他心中觉得荒谬,但更多是难以抑制的恨意,火种般噼啪作响,不止不休。
经过多方评估,“螽斯”基本只剩下两条路,一条是死路,一条则是老路,重演当年那场铤而走险。
次日的会议上,项目负责人问裴总,我们现在怎么办。
良久,裴祝安开口,声音低沉。
“中止项目。”
一片沉默,会议室如同死寂的战场,一呼一吸都带着铩羽而归的痛楚。
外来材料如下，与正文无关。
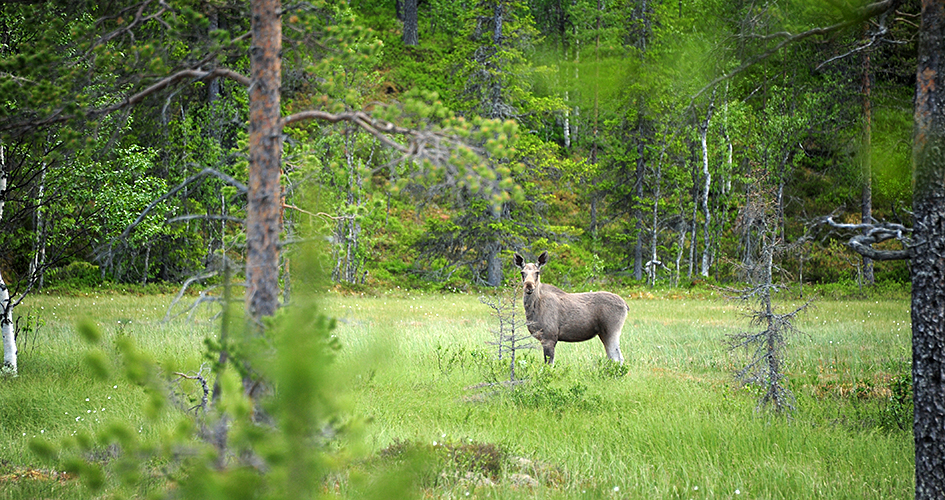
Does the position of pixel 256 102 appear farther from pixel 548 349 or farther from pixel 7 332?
pixel 548 349

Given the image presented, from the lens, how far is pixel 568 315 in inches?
484

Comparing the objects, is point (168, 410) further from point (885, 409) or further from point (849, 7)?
point (885, 409)

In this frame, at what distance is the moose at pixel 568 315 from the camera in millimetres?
11867

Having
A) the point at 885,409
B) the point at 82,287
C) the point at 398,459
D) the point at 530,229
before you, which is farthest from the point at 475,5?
the point at 398,459

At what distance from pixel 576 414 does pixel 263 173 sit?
5610mm

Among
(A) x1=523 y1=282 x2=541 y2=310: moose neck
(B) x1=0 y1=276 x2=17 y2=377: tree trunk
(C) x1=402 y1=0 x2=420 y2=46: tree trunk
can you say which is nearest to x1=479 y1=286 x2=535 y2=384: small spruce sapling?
(A) x1=523 y1=282 x2=541 y2=310: moose neck

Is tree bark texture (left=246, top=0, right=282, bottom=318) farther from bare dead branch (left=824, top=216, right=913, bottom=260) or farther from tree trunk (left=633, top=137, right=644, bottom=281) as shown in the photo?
tree trunk (left=633, top=137, right=644, bottom=281)

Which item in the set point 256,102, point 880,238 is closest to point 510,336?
point 880,238

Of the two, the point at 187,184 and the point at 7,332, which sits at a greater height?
the point at 187,184

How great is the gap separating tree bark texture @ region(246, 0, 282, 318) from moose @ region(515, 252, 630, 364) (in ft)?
24.3

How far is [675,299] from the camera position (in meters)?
28.3

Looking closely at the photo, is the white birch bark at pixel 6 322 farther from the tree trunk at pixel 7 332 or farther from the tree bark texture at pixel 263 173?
the tree bark texture at pixel 263 173

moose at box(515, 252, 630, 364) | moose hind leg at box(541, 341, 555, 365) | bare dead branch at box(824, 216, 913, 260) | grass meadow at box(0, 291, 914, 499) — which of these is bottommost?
grass meadow at box(0, 291, 914, 499)

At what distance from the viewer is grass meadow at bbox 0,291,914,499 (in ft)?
19.0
半晌,不知谁长叹一口气,铅块般沉重,绝望与不甘自空气中弥漫开来。
这种心血付之东流的滋味,实在太难受。
裴祝安将众人神色尽收眼底,愧疚,愤怒,失望彼此交织,他觉得窒息,明明知道自己现在应该说些什么,但眼眶微热,喉头像哽住了,竟然连句完整的话都说不出来。
思绪蓦然中断,空气中传来一道声音——
“我觉得这个项目还有希望!”
无数双眼睛猛地转向声音来源,是个女性员工,裴祝安问:“什么意思?”
“凌山在这方面并不专攻,但如果与其他公司联合,或许能有转机。以我的了解,我们的选择不多,或者说,有这个能力的。。。。。。。只有一家。”
“继续说。”
女人抬起眼,对上裴祝安的浅灰色瞳仁。希望潜伏其中,不算炽热,却像困兽攫住的最后一根救命稻草,勉力支撑,不愿松开。
她顿了顿,缓声说出个名字。
“百川科技。”
话音落下的瞬间,几乎所有人都变了神色。
。
做出决策前,公司内部足足讨论了几日,最终结果却高度一致。
如果不想放弃“螽斯”,那么百川集团便是他们的首选,并且,是唯一选择。
提及百川,旁人都感慨长江后浪推前浪,比起父亲,陈恪不遑多让,甚至更胜一筹。
只可惜英年早逝,留下偌大家业,而本该是颐养天年的陈安闵,如今仍不得不在商场奔波操劳。
裴祝安却深知,这位掌权人有多难缠。
他勉强振作精神,自嘲一哂:“总比在陈恪活着的时候去求情好。”
汤特助却叹口气,神色不忍。
“如果陈总还在,他绝不会在这个时候难为您。”
正午时分,光线炽烈刺目,映在公司顶楼遒劲有力的“百川”二字上,如金汤流淌,炽热而沉默地俯视脚下行人。
CBD地区高楼林立,人来人往川流不息,白领光鲜亮丽,但个个步履匆匆,无人有暇停留,更无心仰望那些矗立天际的坐标。
相比之下,人潮外,裴祝安的身影尤其格格不入。
外界皆称百川盛名赫赫,是无人能撼动的商业巨擘。他却清楚,那光鲜亮丽的表象下藏着太多腐朽与污秽,愈是镀金,内里便愈发不堪。
他今天没吃饭,胃里空荡,但当过往的一幕幕涌上心头时,恶心感却陡然生出,胃液翻涌,连脚下的柏油路都仿佛在缓缓融化。
走入百川,前台工作人员笑容可掬,但问及什么时候能见到陈总,得到的答案却简单明了——
等。
指针一圈圈绕过刻度,在第一个小时即将耗尽时,终于有人来请裴祝安。
董事长的办公室位于顶层,电梯门合拢的瞬间,他无声深吸一口气。
多年不曾踏入百川,这里的一切却与记忆中别无二致,正厅的油画还是裴祝安当年送来的那幅,名叫逐浪,记得陈恪当时笑眯眯地道谢,说真适合这里。